■ DATASET CONTENT:
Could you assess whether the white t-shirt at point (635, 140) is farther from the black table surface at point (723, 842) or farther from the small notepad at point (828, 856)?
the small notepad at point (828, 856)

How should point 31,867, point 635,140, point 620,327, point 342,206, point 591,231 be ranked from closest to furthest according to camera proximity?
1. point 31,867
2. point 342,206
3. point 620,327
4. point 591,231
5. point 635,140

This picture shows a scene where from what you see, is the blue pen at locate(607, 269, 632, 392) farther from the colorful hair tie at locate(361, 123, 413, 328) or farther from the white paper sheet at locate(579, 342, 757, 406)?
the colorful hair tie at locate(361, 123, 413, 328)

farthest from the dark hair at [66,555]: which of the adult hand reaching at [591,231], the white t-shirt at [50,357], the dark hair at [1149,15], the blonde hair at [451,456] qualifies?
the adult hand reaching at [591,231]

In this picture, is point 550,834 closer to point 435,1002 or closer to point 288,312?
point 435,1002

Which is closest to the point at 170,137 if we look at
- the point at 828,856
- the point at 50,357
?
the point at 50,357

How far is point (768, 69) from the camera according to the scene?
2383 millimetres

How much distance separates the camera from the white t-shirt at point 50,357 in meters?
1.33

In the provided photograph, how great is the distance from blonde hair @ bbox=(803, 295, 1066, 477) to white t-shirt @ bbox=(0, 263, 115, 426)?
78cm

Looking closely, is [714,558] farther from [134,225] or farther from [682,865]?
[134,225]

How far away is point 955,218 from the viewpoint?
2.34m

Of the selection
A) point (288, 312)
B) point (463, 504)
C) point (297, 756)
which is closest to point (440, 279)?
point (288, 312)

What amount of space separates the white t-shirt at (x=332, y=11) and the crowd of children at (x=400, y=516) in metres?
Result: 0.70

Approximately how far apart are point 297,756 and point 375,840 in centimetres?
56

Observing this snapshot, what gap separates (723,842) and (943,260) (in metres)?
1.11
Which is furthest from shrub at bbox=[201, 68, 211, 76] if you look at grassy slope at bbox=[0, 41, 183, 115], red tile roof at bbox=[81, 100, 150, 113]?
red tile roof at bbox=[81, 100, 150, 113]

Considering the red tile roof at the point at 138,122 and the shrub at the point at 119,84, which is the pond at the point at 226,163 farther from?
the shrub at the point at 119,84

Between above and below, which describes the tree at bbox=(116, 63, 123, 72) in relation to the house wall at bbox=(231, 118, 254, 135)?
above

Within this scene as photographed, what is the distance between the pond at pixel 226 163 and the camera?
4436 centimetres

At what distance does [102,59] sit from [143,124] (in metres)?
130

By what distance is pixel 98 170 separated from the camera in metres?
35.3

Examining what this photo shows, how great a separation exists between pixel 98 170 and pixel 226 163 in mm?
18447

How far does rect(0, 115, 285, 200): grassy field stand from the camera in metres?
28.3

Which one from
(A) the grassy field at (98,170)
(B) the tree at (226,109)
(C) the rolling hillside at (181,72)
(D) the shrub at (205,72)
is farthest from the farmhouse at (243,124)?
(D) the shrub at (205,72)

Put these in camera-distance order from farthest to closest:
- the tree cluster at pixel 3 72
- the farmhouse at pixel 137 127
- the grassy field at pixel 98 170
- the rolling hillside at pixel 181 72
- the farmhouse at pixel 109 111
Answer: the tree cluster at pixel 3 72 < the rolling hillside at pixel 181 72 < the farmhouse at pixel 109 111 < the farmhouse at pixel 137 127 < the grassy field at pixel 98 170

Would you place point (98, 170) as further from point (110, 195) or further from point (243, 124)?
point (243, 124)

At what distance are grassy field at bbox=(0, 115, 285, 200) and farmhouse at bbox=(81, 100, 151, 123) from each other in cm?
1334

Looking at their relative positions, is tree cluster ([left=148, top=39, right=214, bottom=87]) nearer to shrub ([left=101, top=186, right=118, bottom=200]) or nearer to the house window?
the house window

■ TASK REQUIREMENTS: Keep only the lines from the one containing "Observing this snapshot, what" to the end of the entries, and repeat them exactly.

■ RESPONSE BELOW:
Observing this snapshot, what gap separates (723,842) and (943,260) (in metres)?
1.11
Which is furthest from shrub at bbox=[201, 68, 211, 76] if you look at grassy slope at bbox=[0, 41, 183, 115], red tile roof at bbox=[81, 100, 150, 113]?
red tile roof at bbox=[81, 100, 150, 113]

Considering the red tile roof at the point at 138,122 and the shrub at the point at 119,84, which is the pond at the point at 226,163 farther from?
the shrub at the point at 119,84

Between above and below, which describes the tree at bbox=(116, 63, 123, 72) in relation to the house wall at bbox=(231, 118, 254, 135)?
above

Within this scene as photographed, what is the distance between the pond at pixel 226 163 and the camera?
4436 centimetres

At what distance does [102,59] sit from [143,124] (in metres)?
130

By what distance is pixel 98 170 separated from the camera in metres?
35.3

Examining what this photo shows, how great a separation exists between pixel 98 170 and pixel 226 163 in mm?
18447

How far does rect(0, 115, 285, 200): grassy field stand from the camera in metres?
28.3

Which one from
(A) the grassy field at (98,170)
(B) the tree at (226,109)
(C) the rolling hillside at (181,72)
(D) the shrub at (205,72)
is farthest from the farmhouse at (243,124)?
(D) the shrub at (205,72)

Put these in camera-distance order from farthest to closest:
- the tree cluster at pixel 3 72
- the farmhouse at pixel 137 127
- the grassy field at pixel 98 170
- the rolling hillside at pixel 181 72
- the farmhouse at pixel 109 111
Answer: the tree cluster at pixel 3 72 < the rolling hillside at pixel 181 72 < the farmhouse at pixel 109 111 < the farmhouse at pixel 137 127 < the grassy field at pixel 98 170

Would you place point (98, 170) as further from point (110, 195) or further from point (243, 124)?
point (243, 124)

At what distance are grassy field at bbox=(0, 115, 285, 200) and farmhouse at bbox=(81, 100, 151, 123) from each other in cm?
1334

Looking at their relative positions, is tree cluster ([left=148, top=39, right=214, bottom=87]) nearer to shrub ([left=101, top=186, right=118, bottom=200]) or nearer to the house window?
the house window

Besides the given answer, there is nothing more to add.